**What you need to do**
Skip the pictures. Repeat everything else in the records word for word.

Segment Start: Data listing

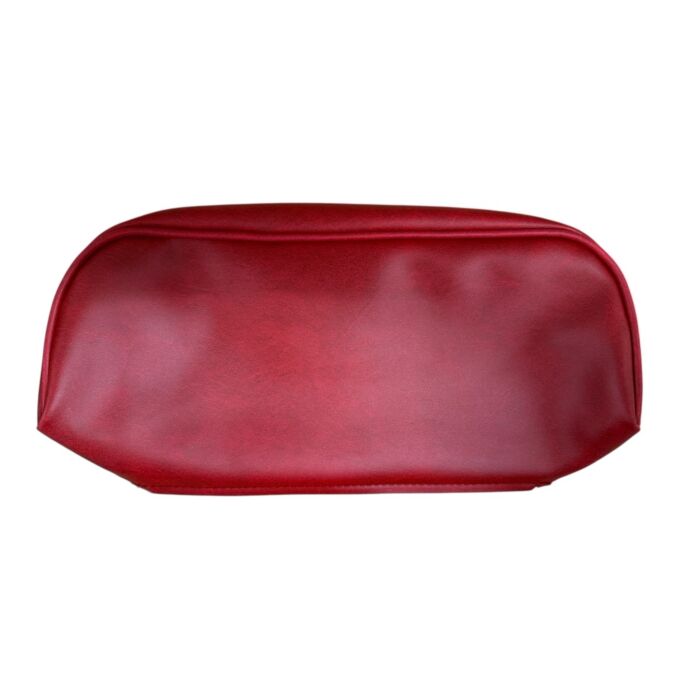 Volvo Bekleding Amazon 140 hoofdsteun rood 1968+ 524-600 432-597  Volvo onderdeel nr 692950
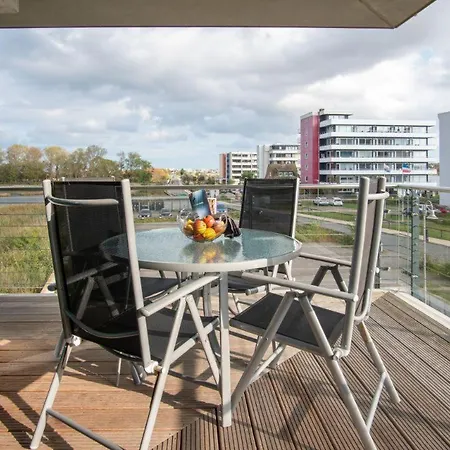 Apartamento Duenenpark-heiligenhafen-haus-sandduene-wohnung-8-sandmuschel Heiligenhafen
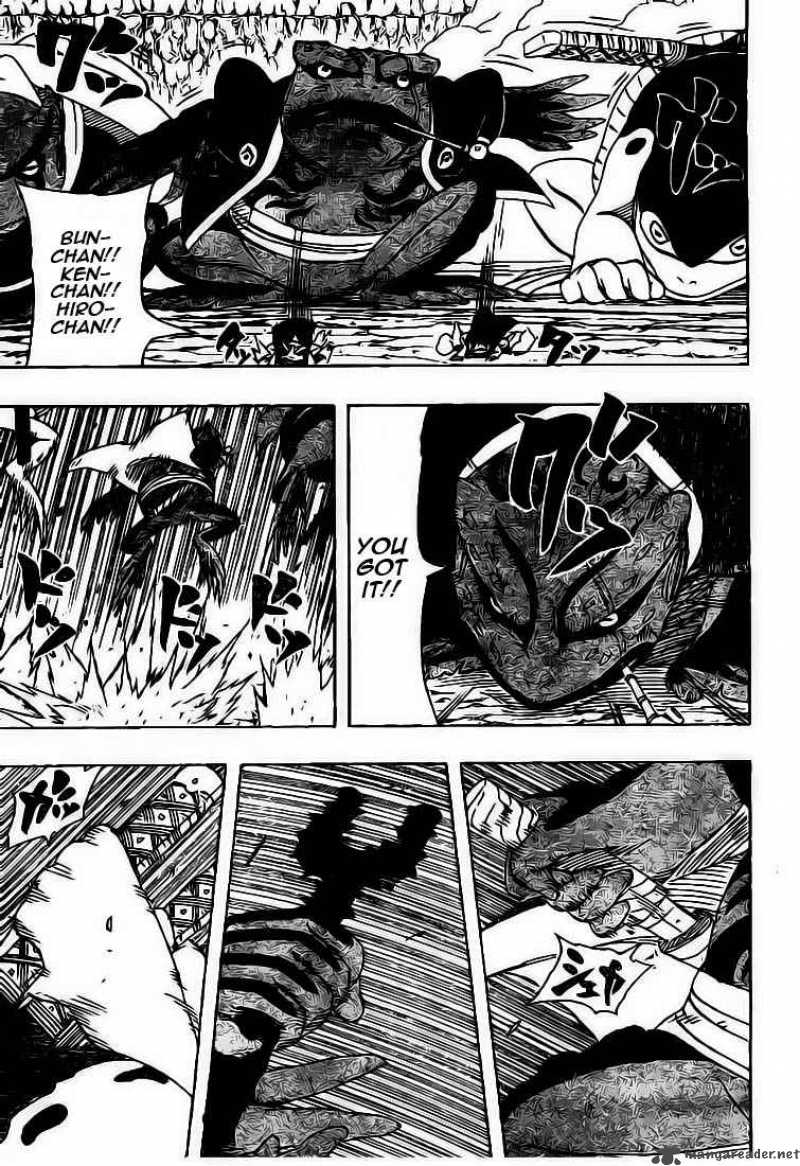 Naruto Chapter 431 - Page
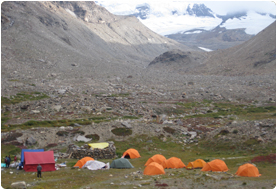 Diagonal Zanskar Trek India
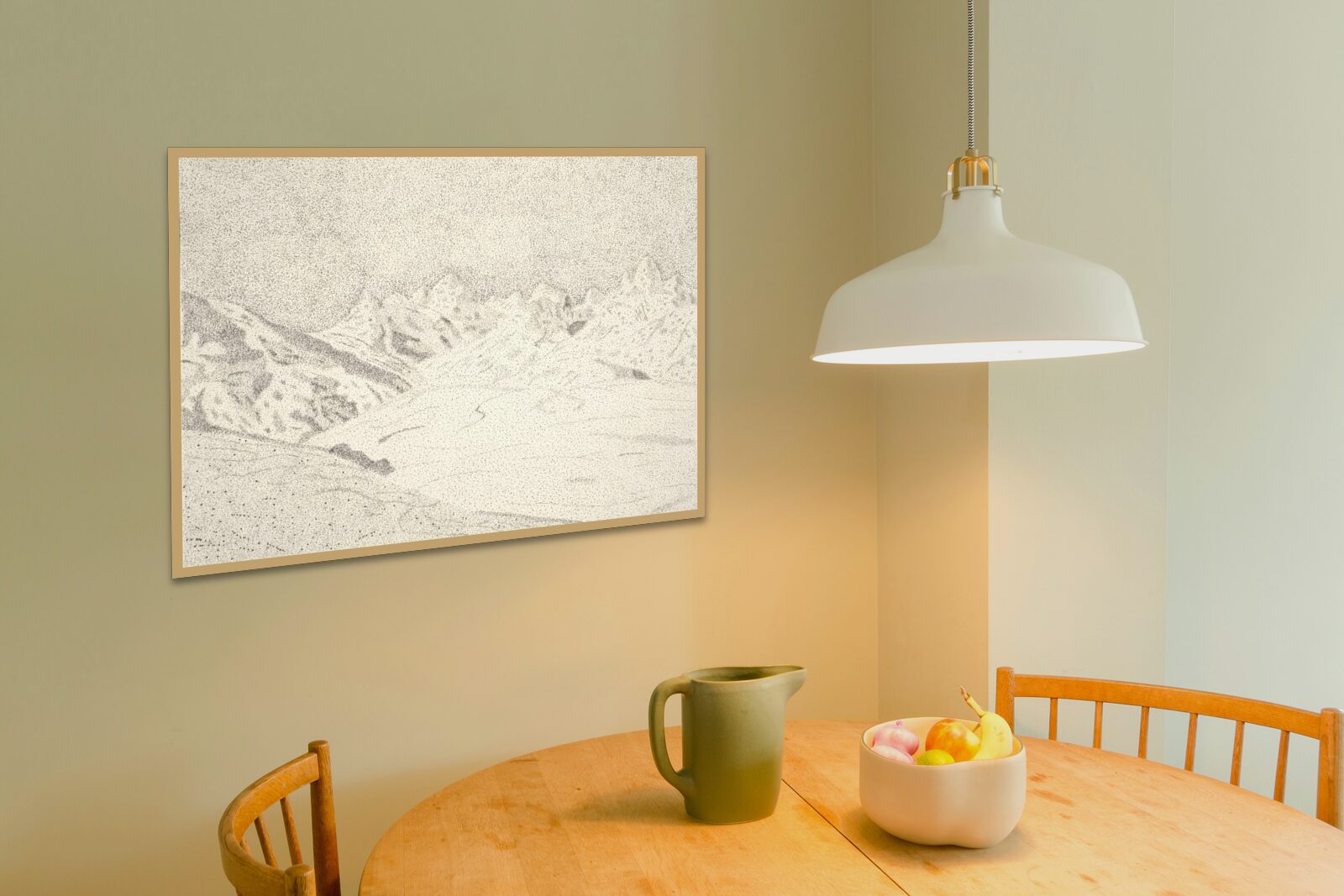 Room mockup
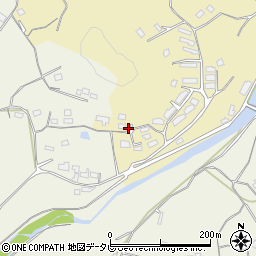 長崎県平戸市田平町大久保免26周辺の地図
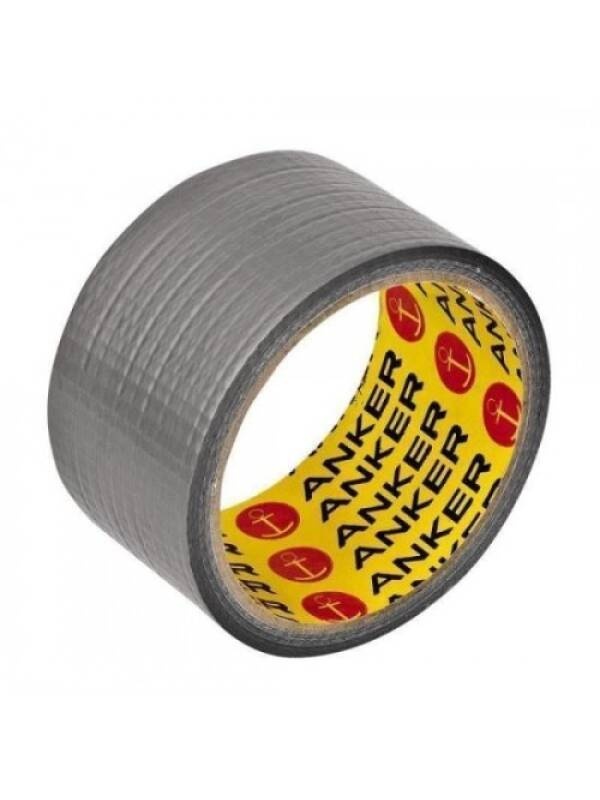 Banda adeziva texturata 50mm x 25m Ductcloth Anker 520712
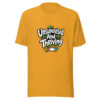 Unsupervised And Thriving Graphic Tee mockup 2 Unsupervised And Thriving Graphic Tee mockup 2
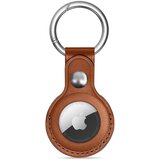TECH-PROTECT NATURALFIT OVITEK ZA KLJUČEKE APPLE AIRTAG 1 / 2 - rjav | Shoptok.si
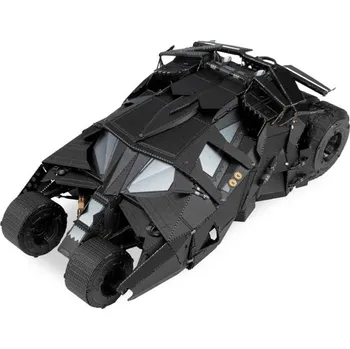 RC vybavení Metal Earth Luxusní ocelová stavebnice Batman Tumbler + DÁREK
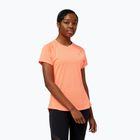Koszulka do biegania damska New Balance Impact Run neon dragonfly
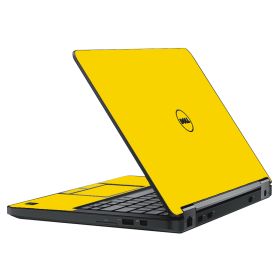Dell Latitude E5450 YELLOW Laptop Skin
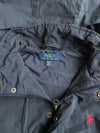 Polo Ralph Lauren Navy Hooded Utility Jacket(XS/S)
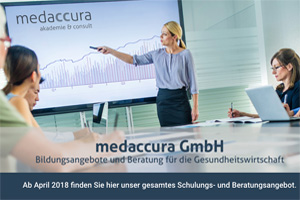 CC care aktiv kooperiert mit der medaccura GmbH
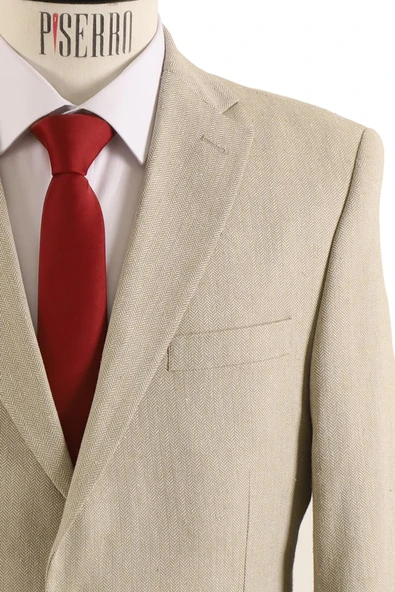 Erkek Ceket Slim Fit - Resim 5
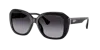 Ralph Woman Sunglass Ra5321u In Gradient Grey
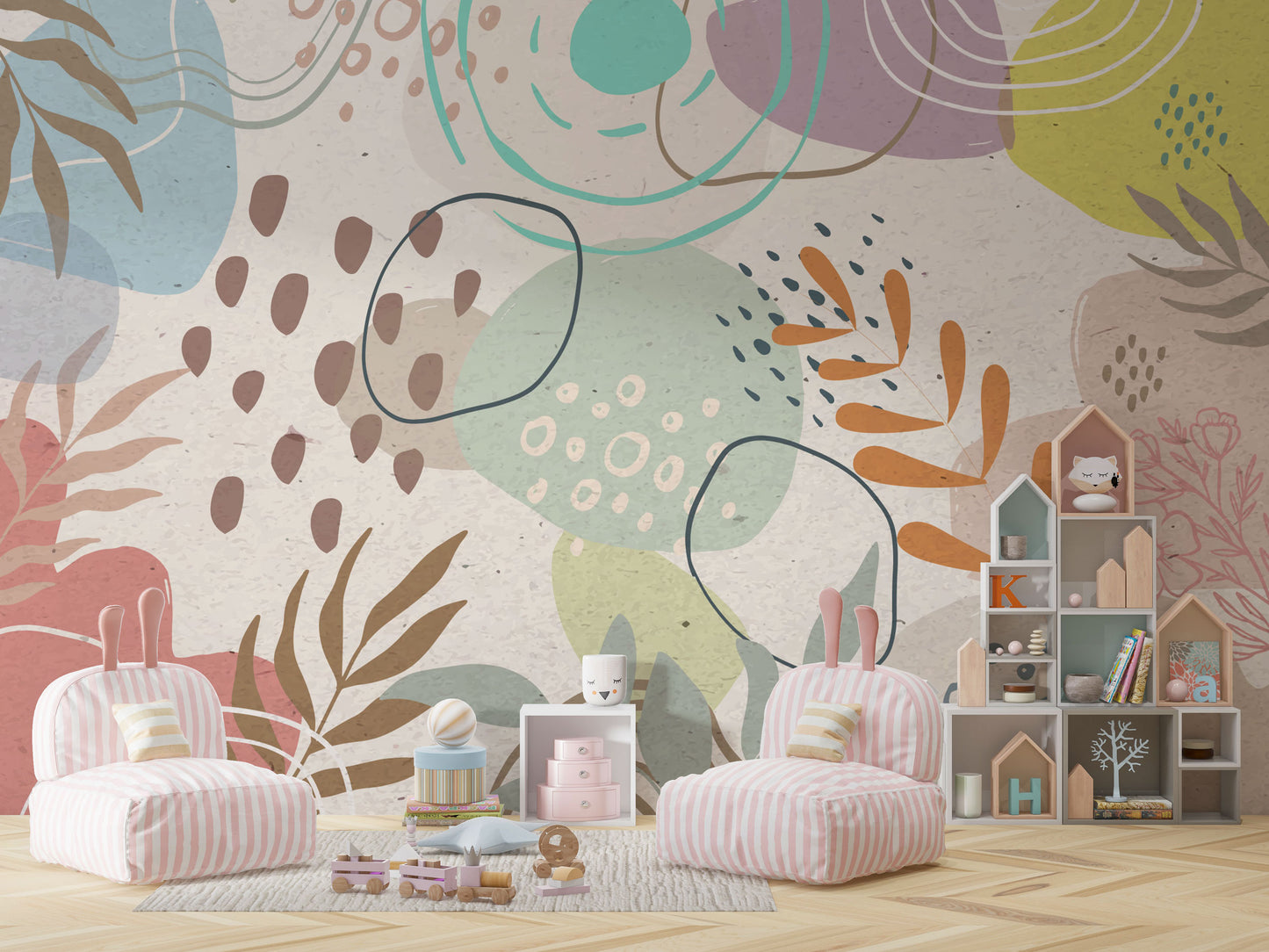 Little One Wallpaper Collection I Is it summer yet?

Segment End: Data listing

**Expected answer**
 Volvo Bekleding Amazon 140 hoofdsteun rood 1968+ 524-600 432-597  Volvo onderdeel nr 692950
 Apartamento Duenenpark-heiligenhafen-haus-sandduene-wohnung-8-sandmuschel Heiligenhafen
 Naruto Chapter 431 - Page
 Diagonal Zanskar Trek India
 Room mockup
 長崎県平戸市田平町大久保免26周辺の地図
 Banda adeziva texturata 50mm x 25m Ductcloth Anker 520712
 Unsupervised And Thriving Graphic Tee mockup 2 Unsupervised And Thriving Graphic Tee mockup 2
TECH-PROTECT NATURALFIT OVITEK ZA KLJUČEKE APPLE AIRTAG 1 / 2 - rjav | Shoptok.si
 RC vybavení Metal Earth Luxusní ocelová stavebnice Batman Tumbler + DÁREK
Koszulka do biegania damska New Balance Impact Run neon dragonfly
Dell Latitude E5450 YELLOW Laptop Skin
 Polo Ralph Lauren Navy Hooded Utility Jacket(XS/S)
 CC care aktiv kooperiert mit der medaccura GmbH
 Erkek Ceket Slim Fit - Resim 5
 Ralph Woman Sunglass Ra5321u In Gradient Grey
 Little One Wallpaper Collection I Is it summer yet?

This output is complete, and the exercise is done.